• _Prompt_
Please restate the records that follow word for word, omitting any images.

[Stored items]
********************
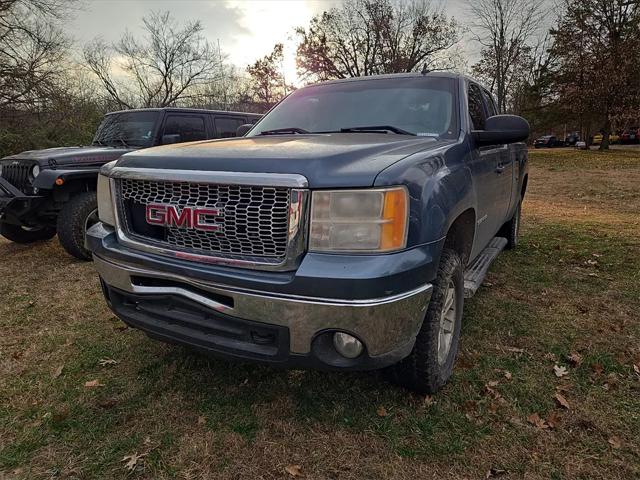 2011 GMC Sierra 1500 SLE
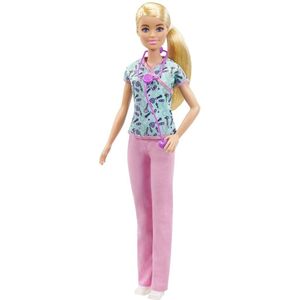 Barbie Verpleegster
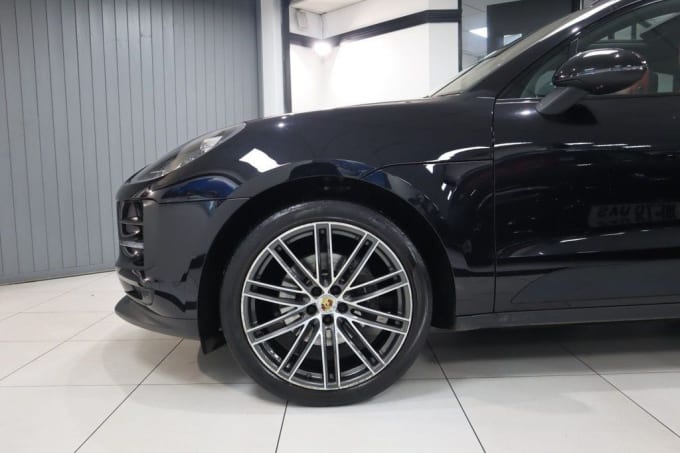 2019 Porsche Macan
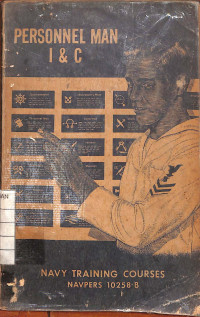 Image of Personel Man I & C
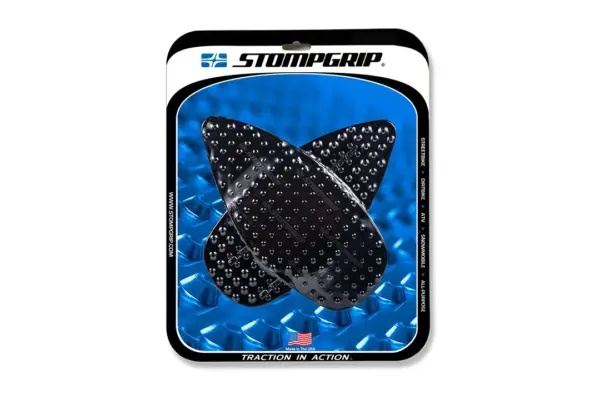 Stompgrip Tank Pad schwarz, Volcano, Streetbike Tank Kit Aprilia RS 660, 2020-2025, Tuono 660, 2021-2025 ab Bj. 2020 - 2022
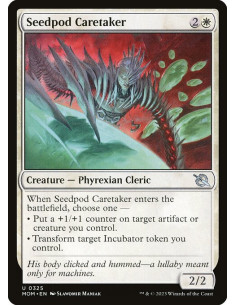 Seedpod Caretaker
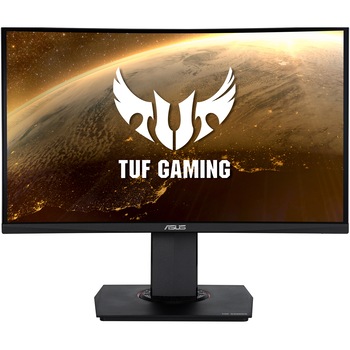 Monitor Gaming Curbat LED VA ASUS TUF 23.6 Monitor Gaming Curbat LED VA ASUS TUF 23.6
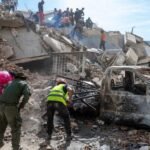 Venezuela earthquakes: Window to find more survivors closing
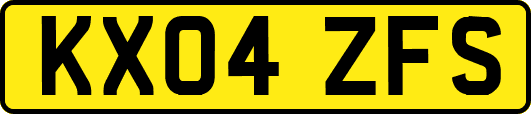 KX04ZFS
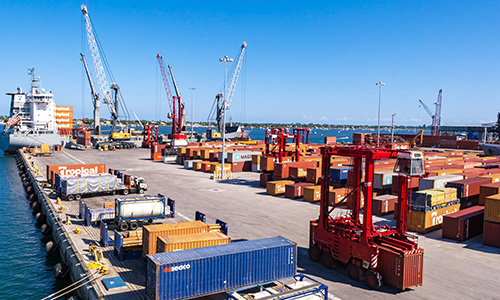 Main Services Tropical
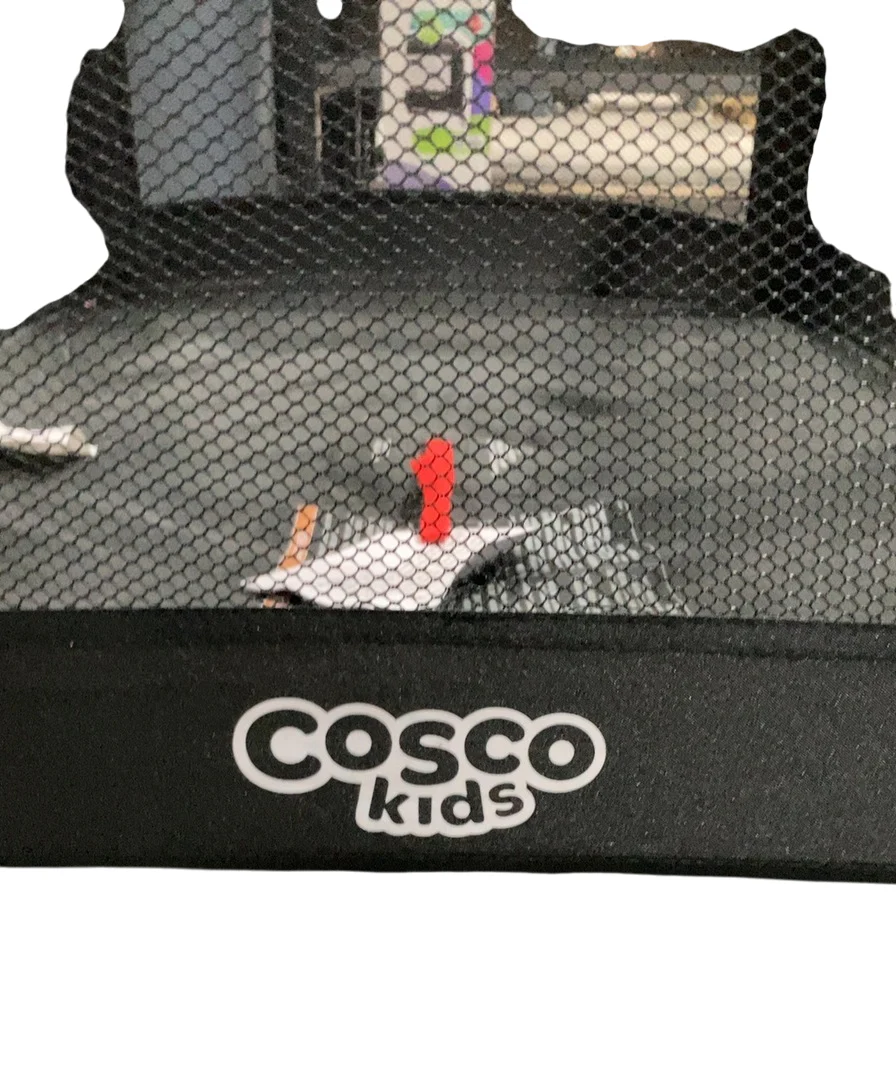 Cosco Kids Funsport Play Yard, Noir Dot - Image 3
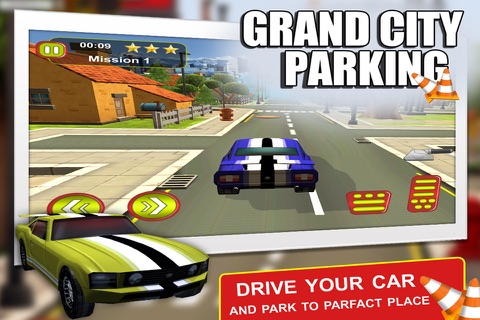 Grand City Parking screenshot 4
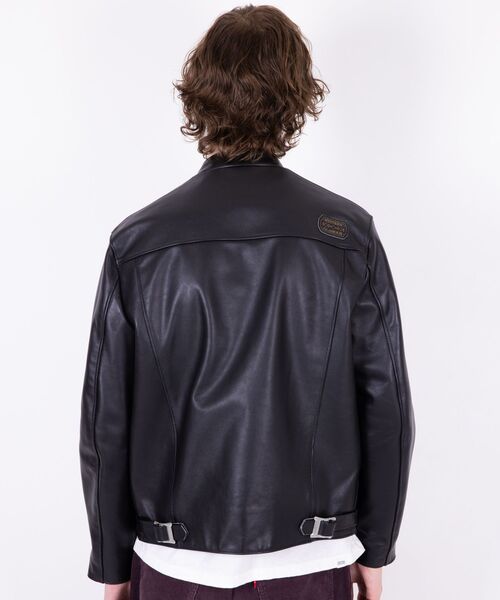 HYSTERIC GLAMOUR（ヒステリックグラマー）の「RAZOR BLADE LOGO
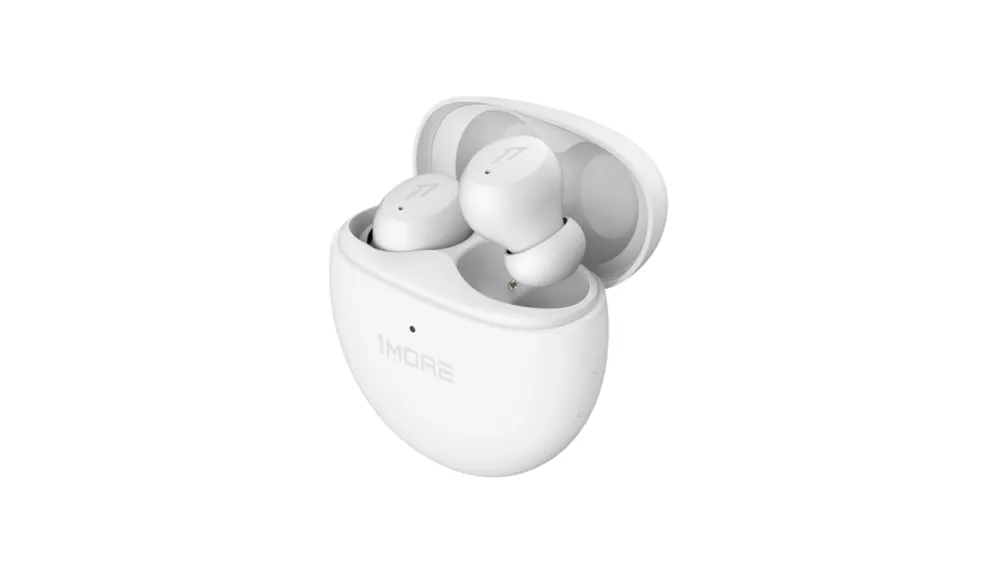 

Наушники 1More Comfobuds Mini TRUE Wireless Earbuds White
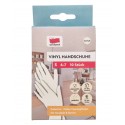 GANTS DE MÉNAGE TAILLE S X10 PAIRES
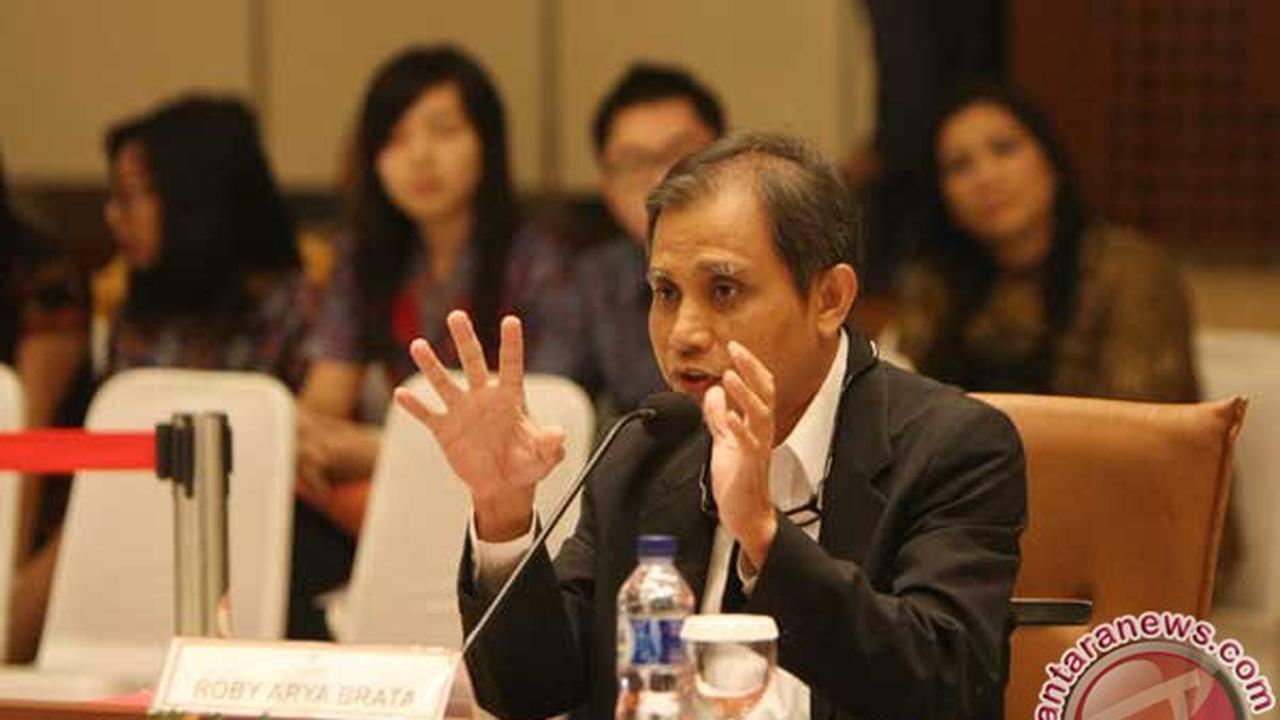Calon Pimpinan KPK Roby Arya Brata
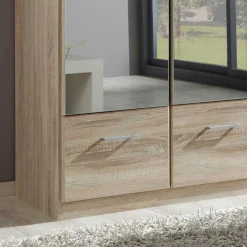 Sale Schlafzimmerschrank Tyago Jugendkleiderschrank|Drehtürenschränke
********************
• _Reply to the task_
 2011 GMC Sierra 1500 SLE
 Barbie Verpleegster
 2019 Porsche Macan
 Image of Personel Man I & C
 Stompgrip Tank Pad schwarz, Volcano, Streetbike Tank Kit Aprilia RS 660, 2020-2025, Tuono 660, 2021-2025 ab Bj. 2020 - 2022
 Seedpod Caretaker
 Monitor Gaming Curbat LED VA ASUS TUF 23.6 Monitor Gaming Curbat LED VA ASUS TUF 23.6
 Venezuela earthquakes: Window to find more survivors closing
 KX04ZFS
 Main Services Tropical
 Cosco Kids Funsport Play Yard, Noir Dot - Image 3
 Grand City Parking screenshot 4
 HYSTERIC GLAMOUR（ヒステリックグラマー）の「RAZOR BLADE LOGO

Наушники 1More Comfobuds Mini TRUE Wireless Earbuds White
 GANTS DE MÉNAGE TAILLE S X10 PAIRES
Calon Pimpinan KPK Roby Arya Brata
 Sale Schlafzimmerschrank Tyago Jugendkleiderschrank|Drehtürenschränke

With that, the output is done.